▸ ARBEITSAUFTRÄGE:
#1 Gib den Absatz des Lesetexts, der mit „Dies ist ein Beispiel vom Kampf“ beginnt, als kurze Liste seiner wichtigsten Aussagen wieder.
#2 In welchem Jahr bekam Klaus Spisla laut Lesetext seine erste Märklin-Modelleisenbahn?

▸ LESETEXT:
- - -

Die Modelleisenbahnwelt verliert einen weiteren individuellen Fachhändler
Modelleisenbahngeschäfte werden leider immer weniger. Das ist bekannt!
Dies ist ein Beispiel vom Kampf vieler stationärer Händler mit der Konkurrenz aus dem Onlinehandel, aber auch für den demografischen Wandel und der Verschiebung von Hobbyinteressen der Generation Y (Millennials), Z und Alpha. Wie wir alle wissen, geht in der Modellbahnbranche seit Jahren der Umsatz zurück und die Zahl der Stammkunden wird altersbedingt immer geringer.
An für sich nichts neues, aber in diesem Fall habe ich aus meiner "Wuppertaler Zeit" einen persönlichen Bezug und so schaue ich ein wenig wehmütig an die gemeinsamen Stunden zurück, die ich bei Klaus und Astrid Spisla verbracht habe.
Es sind aber auch traurige Nachrichten für Modelleisenbahner aus der Region.
Nach 36 Jahren schließen Klaus und Astrid ihr Fachgeschäft "Eisenbahn & Modellbau Klaus Spisla" in Kürten-Bechen.
Unwiderruflich!
Die letzten Wochen lief schon der Rabattverkauf "Alles muss raus!"
Am morgigen Samstag ist letzter Verkaufstag.
Ein Kapitel, nein, eine Ära geht zu Ende.
Wie schreibt Klaus Spisla so treffend auf seiner Homepage, ich zitiere:
"Liebe Kunden,
nach 36 schönen und erfolgreichen Jahren wird unser Geschäft zum 19 April 2025 geschlossen, und auch wir gehen anschließend in den wohlverdienten Ruhestand.
1964 bekam ich meine erste Märklin Modelleisenbahn. Die Weichen wurden gestellt: "Den Traum, Lokführer beim Vorbild zu werden, erfüllte sich zwar nicht, aber auf der kleinen eigenen Modellbahnwelt konnten alle Dampf-, Diesel- und E-Lokomotiven von mir gefahren werden.
1967 wurde aus dem Hobby mein Beruf. Ich lernte Einzelhandelskaufmann bei "Spielwaren Haas", Abteilung "Modelleisenbahnen" in Bergisch Gladbach.
1989 wurde mir ein Modellbahn-Fachgeschäft angeboten. Als der Besitzer in den Ruhestand ging und sagte, er suche einen Nachmieter, habe ich nicht lange gezögert dieses Geschäft in Bergisch Gladbach zu übernehmen.

- - -

▸ AUFLISTUNG:
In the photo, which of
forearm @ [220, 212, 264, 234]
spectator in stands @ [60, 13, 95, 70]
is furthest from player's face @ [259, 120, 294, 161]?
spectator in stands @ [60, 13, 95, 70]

- - -

▸ ERWARTETE ERGEBNISSE:
#1
- Beispiel für den Kampf stationärer Händler gegen die Konkurrenz aus dem Onlinehandel
- Beispiel für den demografischen Wandel und veränderte Hobbyinteressen der Generationen Y, Z und Alpha
- Der Umsatz in der Modellbahnbranche geht seit Jahren zurück.
- Die Zahl der Stammkunden sinkt altersbedingt.

#2 1964